Sarsam aims to follow the Golden Rule — the inspiration for his people-first philosophy — in how he treats employees, and he wants them to do the same by the way they approach their jobs.

“I’m pretty insistent that the more senior you are in the organization, the more you owe the front line, earning your status and your role every day,” Sarsam said. “I’m a little tougher on my direct reports than I am on the next level, and I’m a little tougher on them than I am on the next level down, and I just have very high expectations for where we give back in service to our employees on the front lines.

“I’ve been blessed — I have a team that actually responds quite well to that, and they really enjoy doing that and really embrace that idea of servant leadership,” Sarsam said.

Galit Feinreich, chief marketing officer for Ready Pac, describes Sarsam as an incredibly smart person who is also very humble and genuinely interested in the people around him.

She also praised his ability to assess ideas thoroughly and still make a call on them quickly.

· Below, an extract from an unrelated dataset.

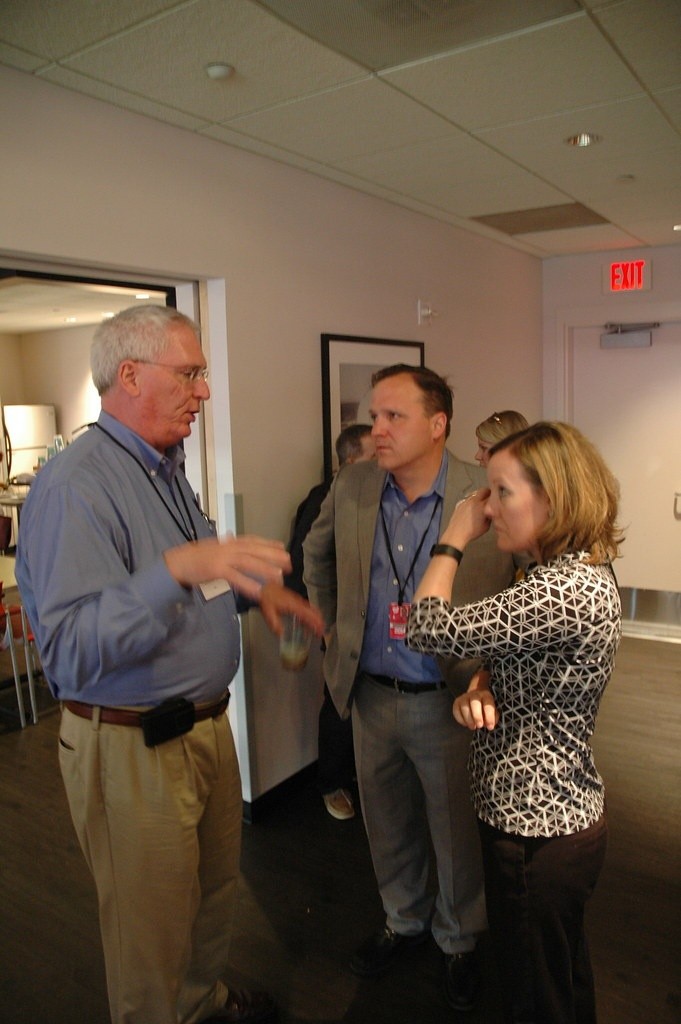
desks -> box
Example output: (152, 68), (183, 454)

“Tony is a leader who uses a really good combination of being very data- and fact-oriented — he’s known to do a lot of math in his head, at remarkable speeds — but he also has a really good gut,” Feinreich said. “It’s hard to find a leader who doesn’t either get paralyzed in decision-making because they need to have so much data or who’s very, very impulsive and only goes with their gut and flies counter to what all sort of research and data is saying.

“Tony has a really nice balance of seeking out a pragmatic amount of information, grounding himself in facts and data, but also in being able to recognize a great, exciting idea and just running with it,” Feinreich said.